* Directions for this task *
Copy out the lines starting with the one that contains "How far are" and ending with the one that contains "6.31 meters", including both of those lines.

----

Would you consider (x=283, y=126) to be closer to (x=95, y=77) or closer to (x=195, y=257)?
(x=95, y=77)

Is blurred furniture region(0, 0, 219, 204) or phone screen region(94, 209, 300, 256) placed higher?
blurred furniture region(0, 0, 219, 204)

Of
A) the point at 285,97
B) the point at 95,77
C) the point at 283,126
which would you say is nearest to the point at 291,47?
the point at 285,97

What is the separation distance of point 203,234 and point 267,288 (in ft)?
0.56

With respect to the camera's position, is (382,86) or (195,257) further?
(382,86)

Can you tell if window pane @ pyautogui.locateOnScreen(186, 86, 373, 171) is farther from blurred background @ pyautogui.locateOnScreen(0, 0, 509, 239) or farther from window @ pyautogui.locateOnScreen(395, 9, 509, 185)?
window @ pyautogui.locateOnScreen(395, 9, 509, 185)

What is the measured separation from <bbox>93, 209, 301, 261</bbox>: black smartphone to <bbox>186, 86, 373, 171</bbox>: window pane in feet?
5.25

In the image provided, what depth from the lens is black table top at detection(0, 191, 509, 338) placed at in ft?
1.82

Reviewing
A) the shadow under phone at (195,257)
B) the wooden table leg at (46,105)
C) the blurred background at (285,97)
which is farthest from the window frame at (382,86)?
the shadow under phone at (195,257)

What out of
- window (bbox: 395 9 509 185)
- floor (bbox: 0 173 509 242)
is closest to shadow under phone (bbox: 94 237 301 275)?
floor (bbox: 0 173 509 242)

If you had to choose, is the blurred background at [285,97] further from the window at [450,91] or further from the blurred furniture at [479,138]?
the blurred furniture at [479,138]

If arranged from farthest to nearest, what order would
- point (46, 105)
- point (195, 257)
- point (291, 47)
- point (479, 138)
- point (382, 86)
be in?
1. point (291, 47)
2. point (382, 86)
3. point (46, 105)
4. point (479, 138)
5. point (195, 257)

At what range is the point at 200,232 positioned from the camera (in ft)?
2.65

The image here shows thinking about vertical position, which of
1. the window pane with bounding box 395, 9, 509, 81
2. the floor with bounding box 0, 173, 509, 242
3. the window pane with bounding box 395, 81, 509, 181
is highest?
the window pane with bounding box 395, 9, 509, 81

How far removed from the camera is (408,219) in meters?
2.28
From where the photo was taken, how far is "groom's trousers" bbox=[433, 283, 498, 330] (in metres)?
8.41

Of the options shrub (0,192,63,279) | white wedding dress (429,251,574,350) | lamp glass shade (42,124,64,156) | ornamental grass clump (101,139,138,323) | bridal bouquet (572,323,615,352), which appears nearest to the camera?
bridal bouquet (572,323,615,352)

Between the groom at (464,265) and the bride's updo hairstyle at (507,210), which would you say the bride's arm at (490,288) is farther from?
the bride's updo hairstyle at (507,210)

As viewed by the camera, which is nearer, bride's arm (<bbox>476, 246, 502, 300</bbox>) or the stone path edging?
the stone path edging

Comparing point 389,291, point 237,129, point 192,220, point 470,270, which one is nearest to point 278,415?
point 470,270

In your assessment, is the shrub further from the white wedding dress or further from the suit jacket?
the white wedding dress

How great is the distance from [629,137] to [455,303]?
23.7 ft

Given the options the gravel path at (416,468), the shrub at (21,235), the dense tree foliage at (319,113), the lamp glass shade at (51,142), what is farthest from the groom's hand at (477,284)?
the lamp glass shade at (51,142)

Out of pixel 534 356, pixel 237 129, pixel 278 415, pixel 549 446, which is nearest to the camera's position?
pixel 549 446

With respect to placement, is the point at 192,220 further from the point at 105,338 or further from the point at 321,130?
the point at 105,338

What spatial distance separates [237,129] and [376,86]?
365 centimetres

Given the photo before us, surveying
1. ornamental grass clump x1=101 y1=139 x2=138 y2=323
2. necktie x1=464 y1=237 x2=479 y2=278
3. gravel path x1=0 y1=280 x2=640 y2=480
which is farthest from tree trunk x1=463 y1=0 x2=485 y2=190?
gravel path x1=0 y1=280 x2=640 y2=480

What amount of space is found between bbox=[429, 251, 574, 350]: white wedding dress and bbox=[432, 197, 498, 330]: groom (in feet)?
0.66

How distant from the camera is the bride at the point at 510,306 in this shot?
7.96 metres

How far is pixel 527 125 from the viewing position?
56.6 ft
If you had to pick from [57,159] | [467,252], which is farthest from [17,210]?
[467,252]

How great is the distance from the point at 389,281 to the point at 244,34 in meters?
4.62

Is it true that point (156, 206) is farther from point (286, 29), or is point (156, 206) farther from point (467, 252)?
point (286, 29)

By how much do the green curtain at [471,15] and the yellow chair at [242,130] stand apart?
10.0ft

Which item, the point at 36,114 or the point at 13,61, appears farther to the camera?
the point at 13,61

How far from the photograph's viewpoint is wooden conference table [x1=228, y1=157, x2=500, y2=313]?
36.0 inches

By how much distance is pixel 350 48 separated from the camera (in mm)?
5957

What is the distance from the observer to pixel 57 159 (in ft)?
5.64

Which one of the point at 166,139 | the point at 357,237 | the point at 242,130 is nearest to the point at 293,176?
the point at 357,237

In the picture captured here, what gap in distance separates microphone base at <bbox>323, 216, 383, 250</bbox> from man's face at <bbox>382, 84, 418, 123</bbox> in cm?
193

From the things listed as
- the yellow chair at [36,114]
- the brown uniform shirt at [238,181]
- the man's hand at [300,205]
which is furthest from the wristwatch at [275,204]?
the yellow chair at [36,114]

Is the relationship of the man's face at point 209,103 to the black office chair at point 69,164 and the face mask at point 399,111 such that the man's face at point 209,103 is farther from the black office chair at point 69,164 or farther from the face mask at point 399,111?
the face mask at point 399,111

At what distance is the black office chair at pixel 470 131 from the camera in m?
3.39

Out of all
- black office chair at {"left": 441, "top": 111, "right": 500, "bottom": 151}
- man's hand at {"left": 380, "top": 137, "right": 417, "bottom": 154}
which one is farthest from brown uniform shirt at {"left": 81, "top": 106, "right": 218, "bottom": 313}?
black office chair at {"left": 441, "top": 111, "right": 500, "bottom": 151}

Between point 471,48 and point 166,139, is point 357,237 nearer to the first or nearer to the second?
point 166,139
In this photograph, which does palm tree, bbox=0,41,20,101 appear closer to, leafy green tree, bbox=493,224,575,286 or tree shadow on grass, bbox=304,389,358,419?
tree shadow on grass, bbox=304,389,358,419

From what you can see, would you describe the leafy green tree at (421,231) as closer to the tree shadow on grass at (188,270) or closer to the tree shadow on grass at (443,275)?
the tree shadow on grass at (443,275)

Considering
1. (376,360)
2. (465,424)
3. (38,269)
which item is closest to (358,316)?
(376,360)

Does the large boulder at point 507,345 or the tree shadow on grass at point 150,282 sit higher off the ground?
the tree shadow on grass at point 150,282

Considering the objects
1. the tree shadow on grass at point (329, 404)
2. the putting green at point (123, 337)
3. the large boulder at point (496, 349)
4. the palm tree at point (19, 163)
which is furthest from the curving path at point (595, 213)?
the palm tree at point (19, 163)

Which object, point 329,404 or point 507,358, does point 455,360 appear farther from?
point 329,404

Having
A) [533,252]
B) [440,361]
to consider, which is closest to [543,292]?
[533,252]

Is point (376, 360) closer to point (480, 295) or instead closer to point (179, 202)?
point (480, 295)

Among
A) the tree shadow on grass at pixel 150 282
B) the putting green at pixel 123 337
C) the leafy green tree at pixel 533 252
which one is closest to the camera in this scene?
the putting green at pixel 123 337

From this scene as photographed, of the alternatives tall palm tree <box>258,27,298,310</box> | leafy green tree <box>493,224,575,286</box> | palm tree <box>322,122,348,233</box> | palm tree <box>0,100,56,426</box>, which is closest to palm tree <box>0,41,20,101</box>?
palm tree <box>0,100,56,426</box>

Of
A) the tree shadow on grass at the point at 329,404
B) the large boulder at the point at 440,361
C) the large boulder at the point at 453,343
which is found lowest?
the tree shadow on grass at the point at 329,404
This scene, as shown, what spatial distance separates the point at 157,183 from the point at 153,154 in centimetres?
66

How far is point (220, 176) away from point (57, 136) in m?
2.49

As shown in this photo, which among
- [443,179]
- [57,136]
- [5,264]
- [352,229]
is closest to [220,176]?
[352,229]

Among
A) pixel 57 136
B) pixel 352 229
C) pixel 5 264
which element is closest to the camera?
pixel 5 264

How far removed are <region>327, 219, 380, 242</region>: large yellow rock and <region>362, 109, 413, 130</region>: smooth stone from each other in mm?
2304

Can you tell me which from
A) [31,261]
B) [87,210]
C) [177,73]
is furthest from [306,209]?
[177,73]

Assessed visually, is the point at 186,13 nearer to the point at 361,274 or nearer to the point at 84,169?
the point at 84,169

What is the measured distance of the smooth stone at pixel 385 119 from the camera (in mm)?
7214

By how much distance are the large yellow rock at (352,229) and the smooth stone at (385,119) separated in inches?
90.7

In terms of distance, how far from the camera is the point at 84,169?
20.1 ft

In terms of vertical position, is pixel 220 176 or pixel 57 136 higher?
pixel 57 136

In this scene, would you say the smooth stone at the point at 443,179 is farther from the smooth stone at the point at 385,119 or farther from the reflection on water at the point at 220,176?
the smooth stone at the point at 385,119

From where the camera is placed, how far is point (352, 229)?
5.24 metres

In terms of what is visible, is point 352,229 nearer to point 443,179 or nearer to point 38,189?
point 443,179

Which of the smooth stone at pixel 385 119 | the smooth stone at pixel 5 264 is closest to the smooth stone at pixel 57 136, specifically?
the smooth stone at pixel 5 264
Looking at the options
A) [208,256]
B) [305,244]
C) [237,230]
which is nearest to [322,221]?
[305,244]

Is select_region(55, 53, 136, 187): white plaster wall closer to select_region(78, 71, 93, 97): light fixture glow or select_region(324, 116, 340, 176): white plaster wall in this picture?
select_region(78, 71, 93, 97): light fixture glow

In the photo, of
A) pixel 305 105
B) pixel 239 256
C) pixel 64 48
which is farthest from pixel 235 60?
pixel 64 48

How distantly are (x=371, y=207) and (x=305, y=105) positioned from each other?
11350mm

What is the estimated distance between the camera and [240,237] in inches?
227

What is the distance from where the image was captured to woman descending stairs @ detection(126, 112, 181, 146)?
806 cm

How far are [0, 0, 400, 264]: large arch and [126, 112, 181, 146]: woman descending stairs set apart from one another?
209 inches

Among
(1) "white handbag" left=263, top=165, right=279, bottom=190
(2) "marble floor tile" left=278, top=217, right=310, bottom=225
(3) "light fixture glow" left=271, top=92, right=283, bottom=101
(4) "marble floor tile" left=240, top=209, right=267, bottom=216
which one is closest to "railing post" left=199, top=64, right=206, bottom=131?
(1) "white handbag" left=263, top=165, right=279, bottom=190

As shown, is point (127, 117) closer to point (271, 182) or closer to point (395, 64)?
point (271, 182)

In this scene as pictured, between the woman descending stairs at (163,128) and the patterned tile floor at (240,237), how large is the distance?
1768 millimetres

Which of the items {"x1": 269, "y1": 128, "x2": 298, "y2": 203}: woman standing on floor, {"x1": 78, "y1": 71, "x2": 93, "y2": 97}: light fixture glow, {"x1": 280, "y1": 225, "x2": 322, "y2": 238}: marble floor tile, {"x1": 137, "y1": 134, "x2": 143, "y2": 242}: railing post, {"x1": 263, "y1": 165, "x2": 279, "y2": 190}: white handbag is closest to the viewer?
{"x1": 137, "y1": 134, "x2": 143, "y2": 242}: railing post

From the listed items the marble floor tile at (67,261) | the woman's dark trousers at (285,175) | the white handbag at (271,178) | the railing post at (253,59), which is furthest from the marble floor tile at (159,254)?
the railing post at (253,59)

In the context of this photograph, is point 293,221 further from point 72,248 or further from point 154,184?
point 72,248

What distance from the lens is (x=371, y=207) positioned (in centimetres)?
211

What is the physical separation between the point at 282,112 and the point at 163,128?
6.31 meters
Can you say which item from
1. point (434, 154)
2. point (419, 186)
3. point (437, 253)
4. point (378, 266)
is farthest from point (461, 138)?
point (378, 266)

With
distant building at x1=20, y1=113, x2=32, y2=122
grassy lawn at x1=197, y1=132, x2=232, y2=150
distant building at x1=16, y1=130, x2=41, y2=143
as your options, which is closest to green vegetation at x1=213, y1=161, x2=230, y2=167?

----

* Task output *
How far are [0, 0, 400, 264]: large arch and [126, 112, 181, 146]: woman descending stairs set apart from one another?
209 inches

Among
(1) "white handbag" left=263, top=165, right=279, bottom=190
(2) "marble floor tile" left=278, top=217, right=310, bottom=225
(3) "light fixture glow" left=271, top=92, right=283, bottom=101
(4) "marble floor tile" left=240, top=209, right=267, bottom=216
which one is closest to "railing post" left=199, top=64, right=206, bottom=131?
(1) "white handbag" left=263, top=165, right=279, bottom=190

As shown, is point (127, 117) closer to point (271, 182) or closer to point (395, 64)?
point (271, 182)

In this scene as pictured, between the woman descending stairs at (163,128) and the patterned tile floor at (240,237), how large is the distance?
1768 millimetres

Which of the items {"x1": 269, "y1": 128, "x2": 298, "y2": 203}: woman standing on floor, {"x1": 78, "y1": 71, "x2": 93, "y2": 97}: light fixture glow, {"x1": 280, "y1": 225, "x2": 322, "y2": 238}: marble floor tile, {"x1": 137, "y1": 134, "x2": 143, "y2": 242}: railing post, {"x1": 263, "y1": 165, "x2": 279, "y2": 190}: white handbag is closest to the viewer?
{"x1": 137, "y1": 134, "x2": 143, "y2": 242}: railing post

From the listed items the marble floor tile at (67,261) | the woman's dark trousers at (285,175) | the white handbag at (271,178) | the railing post at (253,59), which is furthest from the marble floor tile at (159,254)?
the railing post at (253,59)

In the context of this photograph, is point 293,221 further from point 72,248 or further from point 154,184?
point 72,248

What distance from the lens is (x=371, y=207) positioned (in centimetres)?
211

What is the physical separation between the point at 282,112 and the point at 163,128?
6.31 meters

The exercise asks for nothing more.